When you find the word "Zealand" in a line of the entries, please copy the whole line.
BEGIN
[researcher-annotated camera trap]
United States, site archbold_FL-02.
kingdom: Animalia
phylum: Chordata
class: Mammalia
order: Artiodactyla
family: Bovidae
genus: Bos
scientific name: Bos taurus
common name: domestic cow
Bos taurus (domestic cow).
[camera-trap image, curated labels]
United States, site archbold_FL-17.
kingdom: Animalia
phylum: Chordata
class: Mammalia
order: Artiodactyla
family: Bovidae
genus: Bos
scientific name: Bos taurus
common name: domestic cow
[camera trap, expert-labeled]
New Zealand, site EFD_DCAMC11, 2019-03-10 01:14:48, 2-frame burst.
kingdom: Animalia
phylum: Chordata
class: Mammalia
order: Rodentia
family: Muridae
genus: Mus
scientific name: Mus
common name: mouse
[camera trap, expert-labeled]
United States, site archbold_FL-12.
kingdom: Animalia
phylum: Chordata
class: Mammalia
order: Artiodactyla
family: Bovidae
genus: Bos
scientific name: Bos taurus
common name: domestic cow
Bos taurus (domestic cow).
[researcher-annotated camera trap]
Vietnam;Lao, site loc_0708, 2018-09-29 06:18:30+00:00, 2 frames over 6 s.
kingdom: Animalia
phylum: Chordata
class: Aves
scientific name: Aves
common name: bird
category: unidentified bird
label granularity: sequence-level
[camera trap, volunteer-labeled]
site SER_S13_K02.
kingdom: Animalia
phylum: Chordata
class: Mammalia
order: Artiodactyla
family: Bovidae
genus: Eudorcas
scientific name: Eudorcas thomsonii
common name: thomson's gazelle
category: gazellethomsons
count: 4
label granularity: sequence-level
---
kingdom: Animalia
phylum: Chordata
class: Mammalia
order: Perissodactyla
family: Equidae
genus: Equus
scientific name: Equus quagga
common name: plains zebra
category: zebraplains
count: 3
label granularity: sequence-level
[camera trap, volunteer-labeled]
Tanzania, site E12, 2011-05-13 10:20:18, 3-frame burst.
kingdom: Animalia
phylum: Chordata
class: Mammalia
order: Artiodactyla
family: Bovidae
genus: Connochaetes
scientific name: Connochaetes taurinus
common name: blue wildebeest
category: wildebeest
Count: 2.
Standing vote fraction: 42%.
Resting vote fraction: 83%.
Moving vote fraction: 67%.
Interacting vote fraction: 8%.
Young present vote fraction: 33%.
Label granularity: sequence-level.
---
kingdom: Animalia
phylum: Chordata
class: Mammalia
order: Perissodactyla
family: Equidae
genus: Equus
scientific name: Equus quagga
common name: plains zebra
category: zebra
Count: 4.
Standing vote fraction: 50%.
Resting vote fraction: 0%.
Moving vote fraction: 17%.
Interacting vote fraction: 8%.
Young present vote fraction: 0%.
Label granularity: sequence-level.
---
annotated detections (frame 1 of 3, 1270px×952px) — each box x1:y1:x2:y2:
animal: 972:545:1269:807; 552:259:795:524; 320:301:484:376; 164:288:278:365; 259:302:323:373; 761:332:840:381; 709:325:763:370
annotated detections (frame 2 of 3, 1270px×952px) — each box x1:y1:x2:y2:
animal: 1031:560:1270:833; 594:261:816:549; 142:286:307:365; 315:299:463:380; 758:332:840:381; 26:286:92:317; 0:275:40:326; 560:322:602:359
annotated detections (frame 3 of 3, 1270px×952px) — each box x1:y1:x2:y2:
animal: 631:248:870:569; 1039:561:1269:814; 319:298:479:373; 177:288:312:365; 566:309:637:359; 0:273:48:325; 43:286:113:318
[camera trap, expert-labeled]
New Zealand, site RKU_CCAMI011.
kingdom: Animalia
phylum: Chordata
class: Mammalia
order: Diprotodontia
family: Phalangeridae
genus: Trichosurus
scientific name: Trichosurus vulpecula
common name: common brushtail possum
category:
END
■ **Solution for this task**:
New Zealand, site EFD_DCAMC11, 2019-03-10 01:14:48, 2-frame burst.
New Zealand, site RKU_CCAMI011.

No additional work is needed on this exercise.